:: LIST OF TASKS ::
- a) Answer these questions about the Shachi Pai article:
(i) In which city and country was Pai born?
(ii) Which side did she join on loan in 2019?
(iii) Which two titles did the Lancashire side win in 2017?
- b) Decide whether each statement agrees with the Shachi Pai article, and support each answer with the deciding words from it:
(i) Pai bowls right-arm medium.
(ii) Pai made her county debut against Somerset.
(iii) Pai took more wickets in WT20 than in WLA.
- c) Extend the Shachi Pai article, beginning right after its final sentence.

:: DOCUMENT EXCERPT ::
════════
Shachi Pai

Personal information
- Full name: Shachi Pai
- Born: 10 October 1998 (age 27) Mumbai, India
- Batting: Right-handed
- Bowling: Right-arm medium
- Role: Batter

Domestic team information
- 2013–2019: Lancashire
- 2019: → Cumbria (on loan)
- 2020: Nottinghamshire
- 2020–2021: Lightning
- 2021: Derbyshire
- 2022–present: Lancashire
- 2022: North Representative XI
- 2022–2024: North West Thunder

Career statistics
| Competition | WLA | WT20 |
| Matches | 37 | 48 |
| Runs scored | 335 | 347 |
| Batting average | 12.40 | 10.84 |
| 100s/50s | 0/1 | 0/0 |
| Top score | 54 | 34 |
| Balls bowled | 89 | 216 |
| Wickets | 2 | 3 |
| Bowling average | 35.00 | 65.00 |
| 5 wickets in innings | 0 | 0 |
| 10 wickets in match | 0 | 0 |
| Best bowling | 1/6 | 1/13 |
| Catches/stumpings | 7/– | 7/– |
- Source: CricketArchive, 17 October 2024

= Shachi Pai =

Indian-born cricketer (born 1998)

Shachi Pai (born 10 October 1998) is an Indian-born cricketer who currently plays for Lancashire. She plays as a right-handed batter. She previously played for Derbyshire, North Representative XI, Lightning and North West Thunder.

==Domestic career==
Pai made her county debut in 2013, for Lancashire against Warwickshire. She became a more of a regular for the side from 2016, and in 2017 she was part of the Lancashire side that won the double of the County Championship and Twenty20 Cup. In 2018 she achieved her List A high score, hitting 36 against Somerset. In 2019, Pai played mostly for Lancashire, but also appeared in one match for Cumbria.
════════
:: Saved entries ::
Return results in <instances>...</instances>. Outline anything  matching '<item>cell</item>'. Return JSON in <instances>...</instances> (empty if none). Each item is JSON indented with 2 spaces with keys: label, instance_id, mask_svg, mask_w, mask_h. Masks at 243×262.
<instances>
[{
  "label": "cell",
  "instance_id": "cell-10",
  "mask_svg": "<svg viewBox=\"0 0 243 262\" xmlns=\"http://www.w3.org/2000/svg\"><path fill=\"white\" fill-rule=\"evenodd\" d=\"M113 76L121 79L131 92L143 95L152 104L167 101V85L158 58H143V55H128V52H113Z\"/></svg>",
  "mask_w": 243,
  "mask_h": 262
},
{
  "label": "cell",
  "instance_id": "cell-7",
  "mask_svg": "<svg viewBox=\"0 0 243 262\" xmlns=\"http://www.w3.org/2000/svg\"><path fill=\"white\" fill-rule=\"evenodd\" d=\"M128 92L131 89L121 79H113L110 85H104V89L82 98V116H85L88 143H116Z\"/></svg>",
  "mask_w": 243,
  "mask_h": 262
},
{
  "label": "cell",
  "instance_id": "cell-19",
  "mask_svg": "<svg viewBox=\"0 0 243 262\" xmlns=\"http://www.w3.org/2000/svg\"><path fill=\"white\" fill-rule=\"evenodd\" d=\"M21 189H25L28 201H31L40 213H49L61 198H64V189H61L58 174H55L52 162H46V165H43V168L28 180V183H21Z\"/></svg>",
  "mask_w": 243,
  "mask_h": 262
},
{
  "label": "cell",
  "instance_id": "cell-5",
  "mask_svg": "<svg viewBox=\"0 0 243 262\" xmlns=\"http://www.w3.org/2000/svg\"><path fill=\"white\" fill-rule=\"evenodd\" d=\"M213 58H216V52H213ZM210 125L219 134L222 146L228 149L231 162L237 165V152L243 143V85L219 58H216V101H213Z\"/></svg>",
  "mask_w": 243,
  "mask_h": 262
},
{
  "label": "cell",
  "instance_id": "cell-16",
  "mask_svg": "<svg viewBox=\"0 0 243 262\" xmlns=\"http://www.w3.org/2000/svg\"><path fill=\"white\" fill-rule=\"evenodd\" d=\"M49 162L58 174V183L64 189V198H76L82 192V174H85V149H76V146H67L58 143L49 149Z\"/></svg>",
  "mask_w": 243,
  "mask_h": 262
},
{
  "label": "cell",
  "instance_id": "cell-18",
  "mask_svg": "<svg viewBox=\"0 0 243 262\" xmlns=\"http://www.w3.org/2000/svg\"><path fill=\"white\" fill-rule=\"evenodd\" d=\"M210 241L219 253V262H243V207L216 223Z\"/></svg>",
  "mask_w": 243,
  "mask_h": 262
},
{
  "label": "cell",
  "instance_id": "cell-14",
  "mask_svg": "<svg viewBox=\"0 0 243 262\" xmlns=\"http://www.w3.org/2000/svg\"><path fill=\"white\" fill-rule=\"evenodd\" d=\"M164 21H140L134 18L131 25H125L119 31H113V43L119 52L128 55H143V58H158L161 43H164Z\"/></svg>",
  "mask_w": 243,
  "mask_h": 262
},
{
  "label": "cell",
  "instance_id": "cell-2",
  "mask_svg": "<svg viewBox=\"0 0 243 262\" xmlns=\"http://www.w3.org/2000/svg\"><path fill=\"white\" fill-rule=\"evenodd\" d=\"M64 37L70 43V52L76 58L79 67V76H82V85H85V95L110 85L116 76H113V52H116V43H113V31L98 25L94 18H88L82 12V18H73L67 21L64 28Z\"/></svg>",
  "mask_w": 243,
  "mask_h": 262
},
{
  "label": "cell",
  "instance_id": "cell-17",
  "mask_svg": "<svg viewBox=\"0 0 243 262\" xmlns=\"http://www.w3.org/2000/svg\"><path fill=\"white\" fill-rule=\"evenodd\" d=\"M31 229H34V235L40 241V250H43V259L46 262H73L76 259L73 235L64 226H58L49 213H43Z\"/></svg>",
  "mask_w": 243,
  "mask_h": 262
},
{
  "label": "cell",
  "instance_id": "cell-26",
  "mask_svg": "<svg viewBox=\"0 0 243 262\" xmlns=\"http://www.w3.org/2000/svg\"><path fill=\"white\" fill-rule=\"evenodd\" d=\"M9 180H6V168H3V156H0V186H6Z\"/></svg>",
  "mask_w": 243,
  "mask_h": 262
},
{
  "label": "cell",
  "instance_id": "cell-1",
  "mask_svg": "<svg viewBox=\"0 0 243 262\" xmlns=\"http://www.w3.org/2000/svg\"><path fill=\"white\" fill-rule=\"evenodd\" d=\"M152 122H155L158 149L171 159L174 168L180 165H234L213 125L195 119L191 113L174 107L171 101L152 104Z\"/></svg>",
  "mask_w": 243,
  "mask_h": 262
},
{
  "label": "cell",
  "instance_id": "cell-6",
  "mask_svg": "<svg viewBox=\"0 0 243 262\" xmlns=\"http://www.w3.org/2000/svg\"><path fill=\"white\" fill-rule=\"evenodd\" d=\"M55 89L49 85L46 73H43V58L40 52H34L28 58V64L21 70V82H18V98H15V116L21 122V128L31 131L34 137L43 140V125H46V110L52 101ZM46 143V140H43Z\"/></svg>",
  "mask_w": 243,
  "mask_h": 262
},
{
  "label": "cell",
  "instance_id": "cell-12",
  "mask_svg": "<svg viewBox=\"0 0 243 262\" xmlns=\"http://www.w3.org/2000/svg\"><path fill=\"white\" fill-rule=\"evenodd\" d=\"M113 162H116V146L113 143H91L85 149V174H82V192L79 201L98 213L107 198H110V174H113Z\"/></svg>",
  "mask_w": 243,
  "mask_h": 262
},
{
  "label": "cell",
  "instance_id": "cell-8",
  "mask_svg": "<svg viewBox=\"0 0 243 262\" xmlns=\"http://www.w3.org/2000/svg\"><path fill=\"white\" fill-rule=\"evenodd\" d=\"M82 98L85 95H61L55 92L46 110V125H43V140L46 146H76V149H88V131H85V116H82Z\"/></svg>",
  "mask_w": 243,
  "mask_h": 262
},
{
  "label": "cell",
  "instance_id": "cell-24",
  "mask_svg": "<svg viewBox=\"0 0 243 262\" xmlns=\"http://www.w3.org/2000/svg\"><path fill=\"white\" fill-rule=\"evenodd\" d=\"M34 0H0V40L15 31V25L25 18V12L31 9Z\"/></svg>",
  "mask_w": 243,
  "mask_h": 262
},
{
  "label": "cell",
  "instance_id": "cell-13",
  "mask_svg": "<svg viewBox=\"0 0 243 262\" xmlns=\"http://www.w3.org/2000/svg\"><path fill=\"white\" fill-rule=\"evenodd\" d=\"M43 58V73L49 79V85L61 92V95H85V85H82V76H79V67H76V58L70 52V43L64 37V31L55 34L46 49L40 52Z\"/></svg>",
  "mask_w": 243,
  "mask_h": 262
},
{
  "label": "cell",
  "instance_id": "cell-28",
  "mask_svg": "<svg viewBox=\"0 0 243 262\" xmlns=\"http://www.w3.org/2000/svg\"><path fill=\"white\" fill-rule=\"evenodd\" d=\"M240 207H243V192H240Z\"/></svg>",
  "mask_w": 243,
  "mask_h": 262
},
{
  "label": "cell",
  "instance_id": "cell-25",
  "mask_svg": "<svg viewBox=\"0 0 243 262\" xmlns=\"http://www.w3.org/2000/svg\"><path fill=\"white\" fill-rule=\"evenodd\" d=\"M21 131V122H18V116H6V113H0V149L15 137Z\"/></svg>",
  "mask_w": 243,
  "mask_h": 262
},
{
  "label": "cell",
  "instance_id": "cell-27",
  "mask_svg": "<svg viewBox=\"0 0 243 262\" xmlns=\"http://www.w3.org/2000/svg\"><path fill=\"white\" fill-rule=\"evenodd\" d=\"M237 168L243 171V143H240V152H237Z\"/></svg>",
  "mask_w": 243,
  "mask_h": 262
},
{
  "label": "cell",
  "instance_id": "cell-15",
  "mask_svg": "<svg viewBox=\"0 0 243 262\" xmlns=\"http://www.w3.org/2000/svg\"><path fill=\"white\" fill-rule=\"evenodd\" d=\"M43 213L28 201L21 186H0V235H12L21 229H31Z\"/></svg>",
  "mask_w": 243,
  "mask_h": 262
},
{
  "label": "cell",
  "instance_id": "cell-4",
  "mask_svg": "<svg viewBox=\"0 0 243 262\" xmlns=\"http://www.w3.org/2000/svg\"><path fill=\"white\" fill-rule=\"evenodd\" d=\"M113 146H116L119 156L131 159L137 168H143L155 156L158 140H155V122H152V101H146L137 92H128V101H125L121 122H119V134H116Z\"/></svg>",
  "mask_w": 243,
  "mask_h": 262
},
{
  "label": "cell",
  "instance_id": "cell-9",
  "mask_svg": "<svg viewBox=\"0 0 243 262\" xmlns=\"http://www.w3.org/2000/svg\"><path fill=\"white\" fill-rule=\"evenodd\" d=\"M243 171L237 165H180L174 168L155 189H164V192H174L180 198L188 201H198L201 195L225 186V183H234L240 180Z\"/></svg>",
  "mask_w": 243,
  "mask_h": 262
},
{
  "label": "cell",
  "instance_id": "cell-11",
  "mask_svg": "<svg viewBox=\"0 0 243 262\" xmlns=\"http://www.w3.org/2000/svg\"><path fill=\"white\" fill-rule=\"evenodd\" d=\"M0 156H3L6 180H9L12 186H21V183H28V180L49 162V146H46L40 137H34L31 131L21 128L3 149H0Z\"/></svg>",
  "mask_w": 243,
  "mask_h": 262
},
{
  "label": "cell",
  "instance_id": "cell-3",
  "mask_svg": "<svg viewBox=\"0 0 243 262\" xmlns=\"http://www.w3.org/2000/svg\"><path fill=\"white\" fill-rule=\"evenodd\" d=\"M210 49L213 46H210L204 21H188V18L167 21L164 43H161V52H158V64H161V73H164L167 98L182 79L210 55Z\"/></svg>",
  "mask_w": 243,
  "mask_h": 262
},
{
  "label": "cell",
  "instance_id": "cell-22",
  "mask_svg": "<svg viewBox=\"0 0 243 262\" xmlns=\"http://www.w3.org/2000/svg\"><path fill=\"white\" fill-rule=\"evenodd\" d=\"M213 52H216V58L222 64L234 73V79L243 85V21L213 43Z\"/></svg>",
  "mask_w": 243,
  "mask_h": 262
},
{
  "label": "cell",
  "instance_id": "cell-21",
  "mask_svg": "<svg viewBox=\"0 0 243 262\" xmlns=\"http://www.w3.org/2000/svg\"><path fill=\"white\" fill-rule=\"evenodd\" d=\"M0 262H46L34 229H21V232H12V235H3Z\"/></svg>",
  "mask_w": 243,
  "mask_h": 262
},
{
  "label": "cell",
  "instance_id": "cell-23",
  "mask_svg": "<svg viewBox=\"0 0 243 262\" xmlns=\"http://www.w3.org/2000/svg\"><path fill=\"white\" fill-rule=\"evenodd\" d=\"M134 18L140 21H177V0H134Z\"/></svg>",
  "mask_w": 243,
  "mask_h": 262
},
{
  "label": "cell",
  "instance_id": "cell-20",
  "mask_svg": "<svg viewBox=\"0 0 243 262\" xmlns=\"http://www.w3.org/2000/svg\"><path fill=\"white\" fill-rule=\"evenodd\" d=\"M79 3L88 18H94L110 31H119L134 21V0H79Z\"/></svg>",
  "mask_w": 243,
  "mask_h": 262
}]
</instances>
════════
:: OUTPUTS IN ORDER ::
- a)
(i) Mumbai, India
(ii) Cumbria
(iii) The County Championship and the Twenty20 Cup

- b)
(i) Yes: "Bowling: Right-arm medium"
(ii) No: "Pai made her county debut in 2013, for Lancashire against Warwickshire."
(iii) Yes: "| Wickets | 2 | 3 |"

- c)
Pai joined Nottinghamshire in 2020, a side she played age group cricket for, but did not make an appearance for them due to the COVID-19 pandemic. In April 2021, Pai was announced in the Derbyshire squad for the 2021 Women's Twenty20 Cup. She made 86 runs for the side that season, including her Twenty20 high score of 34, made against Shropshire. In 2022, she played for North Representative XI in the 2022 Women's Twenty20 Cup, scoring 45 runs.

In 2020, Pai played for Lightning in the Rachael Heyhoe Flint Trophy. She appeared in 4 matches, scoring 23 runs. She played seven matches for the side in 2021 across the Rachael Heyhoe Flint Trophy and the Charlotte Edwards Cup, with a top score of 24 in a T20 against South East Stars.

In 2022, Pai was named in North West Thunder's squad for their pre-season tour of Dubai. She went on to appear nine times for North West Thunder in the 2022 season, across the Charlotte Edwards Cup and the Rachael Heyhoe Flint Trophy, with a top score of 41* against Northern Diamonds. She was again in North West Thunder's squad for the 2023 season, but did not play a match. In 2024, she played one match for North West Thunder, in the Rachael Heyhoe Flint Trophy.